School of Sport, Exercise and Nutrition, Massey University, Palmerston North, New Zealand.
Laboratory for Applied Human Physiology, Graduate School of Human Development and Environment, Kobe University, Kobe, Japan.
Eur J Appl Physiol. 2020 Apr;120(4):841-852. doi: 10.1007/s00421-020-04322-8. Epub 2020 Feb 18.
Recent studies have determined that ambient humidity plays a more important role in aerobic performance than dry-bulb temperature does in warm environments; however, no studies have kept humidity constant and independently manipulated temperature.
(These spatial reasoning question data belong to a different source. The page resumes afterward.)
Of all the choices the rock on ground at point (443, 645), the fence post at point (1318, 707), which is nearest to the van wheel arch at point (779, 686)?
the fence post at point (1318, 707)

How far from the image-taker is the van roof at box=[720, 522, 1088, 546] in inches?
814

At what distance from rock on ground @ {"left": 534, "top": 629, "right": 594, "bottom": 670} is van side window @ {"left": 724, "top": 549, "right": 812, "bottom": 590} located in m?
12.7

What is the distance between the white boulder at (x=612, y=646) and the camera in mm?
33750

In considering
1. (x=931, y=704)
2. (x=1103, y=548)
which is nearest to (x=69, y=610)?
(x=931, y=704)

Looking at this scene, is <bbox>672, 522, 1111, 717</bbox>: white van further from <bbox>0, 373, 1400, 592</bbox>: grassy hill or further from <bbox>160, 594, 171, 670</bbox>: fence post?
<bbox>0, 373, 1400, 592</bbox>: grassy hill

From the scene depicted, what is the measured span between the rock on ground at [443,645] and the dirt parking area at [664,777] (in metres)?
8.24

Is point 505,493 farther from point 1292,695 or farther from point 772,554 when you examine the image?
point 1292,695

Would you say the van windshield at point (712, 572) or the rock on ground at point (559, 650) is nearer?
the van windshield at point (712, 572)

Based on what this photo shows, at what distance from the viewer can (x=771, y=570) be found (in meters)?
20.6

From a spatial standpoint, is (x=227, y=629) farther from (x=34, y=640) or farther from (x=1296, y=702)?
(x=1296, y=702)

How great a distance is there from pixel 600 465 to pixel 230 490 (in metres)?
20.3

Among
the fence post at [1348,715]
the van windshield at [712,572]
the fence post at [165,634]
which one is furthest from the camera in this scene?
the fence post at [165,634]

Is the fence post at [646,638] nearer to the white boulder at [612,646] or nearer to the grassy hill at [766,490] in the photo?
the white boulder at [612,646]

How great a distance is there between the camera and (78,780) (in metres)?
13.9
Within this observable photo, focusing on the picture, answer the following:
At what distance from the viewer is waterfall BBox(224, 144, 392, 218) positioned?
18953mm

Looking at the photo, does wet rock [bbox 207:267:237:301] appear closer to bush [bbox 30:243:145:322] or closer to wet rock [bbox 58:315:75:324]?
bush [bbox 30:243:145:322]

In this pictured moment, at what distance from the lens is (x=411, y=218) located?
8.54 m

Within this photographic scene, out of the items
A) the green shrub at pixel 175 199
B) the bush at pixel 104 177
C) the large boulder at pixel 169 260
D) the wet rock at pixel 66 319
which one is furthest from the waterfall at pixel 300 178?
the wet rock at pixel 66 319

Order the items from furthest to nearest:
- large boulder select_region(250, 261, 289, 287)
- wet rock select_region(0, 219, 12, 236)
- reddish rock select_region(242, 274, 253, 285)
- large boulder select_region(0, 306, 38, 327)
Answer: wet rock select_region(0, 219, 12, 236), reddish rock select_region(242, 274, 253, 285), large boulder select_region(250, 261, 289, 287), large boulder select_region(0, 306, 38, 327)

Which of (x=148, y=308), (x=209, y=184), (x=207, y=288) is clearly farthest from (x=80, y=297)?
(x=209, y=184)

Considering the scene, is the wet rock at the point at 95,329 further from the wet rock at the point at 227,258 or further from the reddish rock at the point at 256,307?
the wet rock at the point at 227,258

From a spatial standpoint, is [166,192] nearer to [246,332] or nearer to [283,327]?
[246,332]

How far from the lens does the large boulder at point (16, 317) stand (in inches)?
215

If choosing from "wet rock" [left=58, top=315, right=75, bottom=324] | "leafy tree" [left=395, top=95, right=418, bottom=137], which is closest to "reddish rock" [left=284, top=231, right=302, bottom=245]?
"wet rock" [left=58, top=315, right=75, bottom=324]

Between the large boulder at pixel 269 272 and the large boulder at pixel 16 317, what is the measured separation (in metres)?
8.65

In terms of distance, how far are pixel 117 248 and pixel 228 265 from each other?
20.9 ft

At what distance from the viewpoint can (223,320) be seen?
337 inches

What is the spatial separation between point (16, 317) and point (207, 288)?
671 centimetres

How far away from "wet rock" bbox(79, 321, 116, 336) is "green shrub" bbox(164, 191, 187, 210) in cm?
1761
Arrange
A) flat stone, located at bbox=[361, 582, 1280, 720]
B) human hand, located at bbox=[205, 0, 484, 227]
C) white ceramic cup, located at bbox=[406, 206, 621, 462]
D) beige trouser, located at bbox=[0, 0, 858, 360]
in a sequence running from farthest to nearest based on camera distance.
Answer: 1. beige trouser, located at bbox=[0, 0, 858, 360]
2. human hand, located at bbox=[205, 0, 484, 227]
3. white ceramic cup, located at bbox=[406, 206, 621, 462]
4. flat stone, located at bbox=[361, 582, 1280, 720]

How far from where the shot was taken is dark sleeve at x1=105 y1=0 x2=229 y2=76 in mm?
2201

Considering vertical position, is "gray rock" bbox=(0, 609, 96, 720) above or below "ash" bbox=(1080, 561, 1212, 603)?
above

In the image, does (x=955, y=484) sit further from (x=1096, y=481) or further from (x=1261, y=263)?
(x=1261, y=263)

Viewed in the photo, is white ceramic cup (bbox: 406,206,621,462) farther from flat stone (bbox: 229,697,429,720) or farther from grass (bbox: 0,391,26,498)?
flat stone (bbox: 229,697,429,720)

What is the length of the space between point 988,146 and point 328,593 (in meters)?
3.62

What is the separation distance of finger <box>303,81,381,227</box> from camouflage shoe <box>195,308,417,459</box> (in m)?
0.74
Therefore, the purpose of this study was to determine the contribution of dry-bulb temperature, when vapor pressure was matched, on the thermoregulatory, perceptual and performance responses to a 30-min cycling work trial.
Fourteen trained male cyclists (age: 32 ± 12 year; height: 178 ± 6 cm; mass: 76 ± 9 kg; [Formula: see text]: 59 ± 9 mL kg min; body surface area: 1.93 ± 0.12 m; peak power output: 393 ± 53 W) volunteered, and underwent 1 exercise bout in moderate heat (MOD: 34.9 ± 0.2 °C, 50.1 ± 1.1% relative humidity) and 1 in mild heat (MILD: 29.2 ± 0.2 °C, 69.4 ± 0.9% relative humidity) matched for vapor pressure (2.8 ± 0.1 kPa), with trials counterbalanced.
Despite a higher weighted mean skin temperature during MOD (36.3 ± 0.5 vs. 34.5 ± 0.6 °C, p < 0.01), none of rectal temperature (38.0 ± 0.3 vs. 37.9 ± 0.4 °C, p = 0.30), local sweat rate (1.0 ± 0.3 vs. 0.9 ± 0.4 mg cm min, p = 0.28), cutaneous blood flow (283 ± 116 vs. 287 ± 105 PU, p = 0.90), mean power output (206 ± 37 vs. 205 ± 41 W, p = 0.87) or total work completed (371 ± 64 vs. 369 ± 70 kJ, p = 0.77) showed any difference between environments during the work trial. However, all perceptual measures (perceived exertion, thermal discomfort, thermal sensation, skin wettedness, pleasantness, all p < 0.05) were affected detrimentally during MOD compared to MILD.
In a warm and compensable environment, dry-bulb temperature did not influence high-intensity cycling performance when vapor pressure was maintained, whilst the perceptual responses were affected.
最近的研究表明,在温暖环境中,环境湿度对有氧运动表现的影响比干球温度更大;然而,尚无研究保持湿度恒定并独立地控制温度。因此,本研究的目的是确定在匹配蒸汽压的情况下,当干球温度对 30 分钟的自行车运动试验的体温调节、知觉和运动表现的贡献。
14 名训练有素的男性自行车运动员(年龄:32±12 岁;身高:178±6cm;体重:76±9kg;[公式:见正文]:59±9mLkgmin;体表面积:1.93±0.12m;最大功率输出:393±53W)自愿参加了研究,并在中度热环境(MOD:34.9±0.2°C,50.1±1.1%相对湿度)和轻度热环境(MILD:29.2±0.2°C,69.4±0.9%相对湿度)下各进行了一次运动试验,两次试验的蒸汽压(2.8±0.1kPa)相匹配,试验顺序是平衡的。
尽管 MOD 时加权平均皮肤温度更高(36.3±0.5 与 34.5±0.6°C,p<0.01),但直肠温度(38.0±0.3 与 37.9±0.4°C,p=0.30)、局部出汗率(1.0±0.3 与 0.9±0.4mgcmmin,p=0.28)、皮肤血流(283±116 与 287±105PU,p=0.90)、平均功率输出(206±37 与 205±41W,p=0.87)或完成的总工作量(371±64 与 369±70kJ,p=0.77)在运动试验中均无差异。然而,与 MILD 相比,MOD 时所有知觉测量(感觉用力程度、热不适、热感觉、皮肤湿润感、舒适度,均 p<0.05)都受到不利影响。
在温暖且可补偿的环境中,当保持蒸汽压时,干球温度不会影响高强度的自行车运动表现,而知觉反应则会受到影响。